Attacking Health Care: A Common Denominator in Conflict

Last week, Human Rights Watch reported that the Iraqi government repeatedly targeted and attacked Fallujah General Hospital in Anbar province. Fallujah is a pivotal city in Sunni-majority Anbar province, which has long accused the Shia-dominated central government of persecution. In January 2014, political tensions that had been simmering for over a year escalated into outright violence between paramilitary groups and Iraqi security forces.
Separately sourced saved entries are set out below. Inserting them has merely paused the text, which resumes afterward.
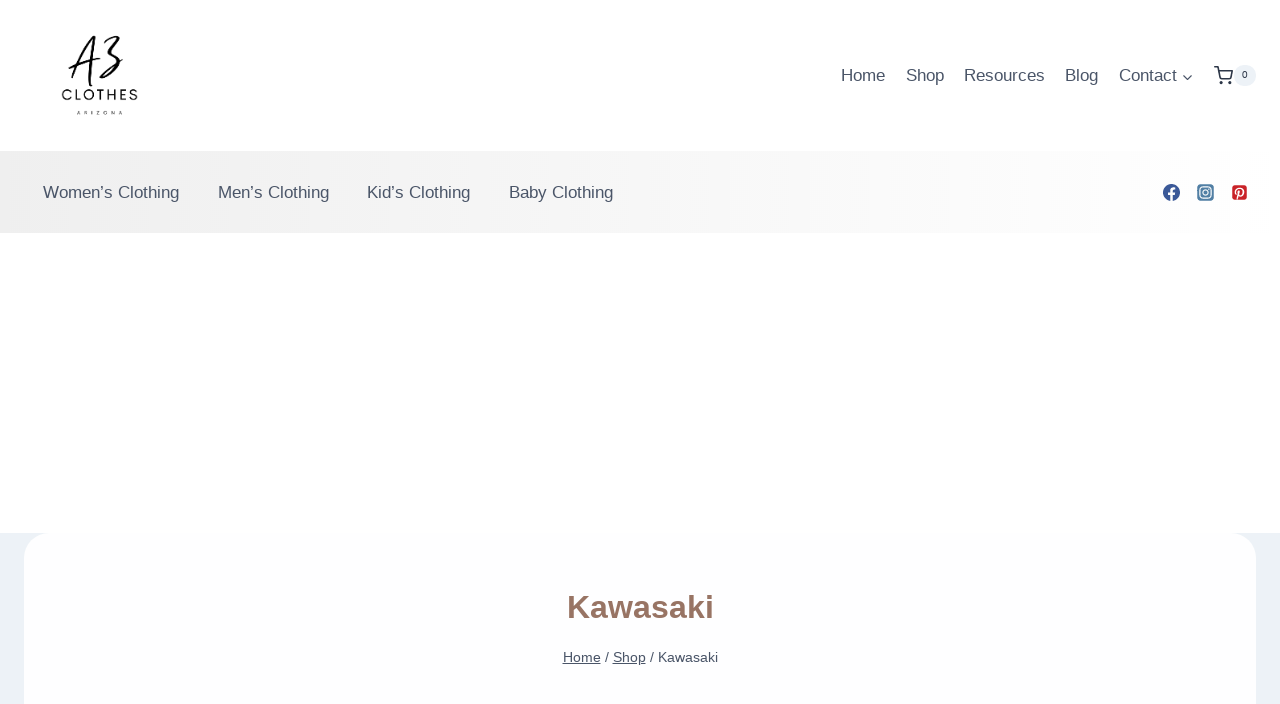

--- FILE ---
content_type: text/html; charset=utf-8
request_url: https://www.google.com/recaptcha/api2/aframe
body_size: 251
content:
<!DOCTYPE HTML><html><head><meta http-equiv="content-type" content="text/html; charset=UTF-8"></head><body><script nonce="vjWJs0RFxf6AWeMN2Mzz3A">/** Anti-fraud and anti-abuse applications only. See google.com/recaptcha */ try{var clients={'sodar':'https://pagead2.googlesyndication.com/pagead/sodar?'};window.addEventListener("message",function(a){try{if(a.source===window.parent){var b=JSON.parse(a.data);var c=clients[b['id']];if(c){var d=document.createElement('img');d.src=c+b['params']+'&rc='+(localStorage.getItem("rc::a")?sessionStorage.getItem("rc::b"):"");window.document.body.appendChild(d);sessionStorage.setItem("rc::e",parseInt(sessionStorage.getItem("rc::e")||0)+1);localStorage.setItem("rc::h",'1768589619399');}}}catch(b){}});window.parent.postMessage("_grecaptcha_ready", "*");}catch(b){}</script></body></html>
Although the government has denied attacking Fallujah General Hospital, the weapons used in the attacks – mortar shells, direct fire weapons, and barrel bombs – are consistent with Iraqi military equipment. In deliberately attacking the hospital, the government of Iraq has unfortunately followed the nefarious example of its Syrian neighbor.

The conflicts in Syria and Iraq possess unique traits, but they share some underlying factors. Both conflicts began as a series of peaceful protests advocating for reform over legitimate grievances. Both witnessed largely peaceful movements hijacked by extremists. Now, both governments have violated international law by attacking medical facilities, which are specially protected entities under the laws of war. As is often the case, innocent civilians have suffered the highest costs in these conflicts.

Whether a country is run by a brutal dictatorship like the Assad regime or claims to be a nascent democracy as Iraq does, the decision to inflict maximum suffering on a civilian population by decimating the local health care system is inexcusable. Nothing justifies intentional attacks on health care workers who pledge to heal the sick and injured regardless of political affiliation. The international community must uphold international law and not allow this to become the new norm in conflict. Perpetrators must face justice and be held accountable for targeting the health community in Iraq, Syria, and beyond.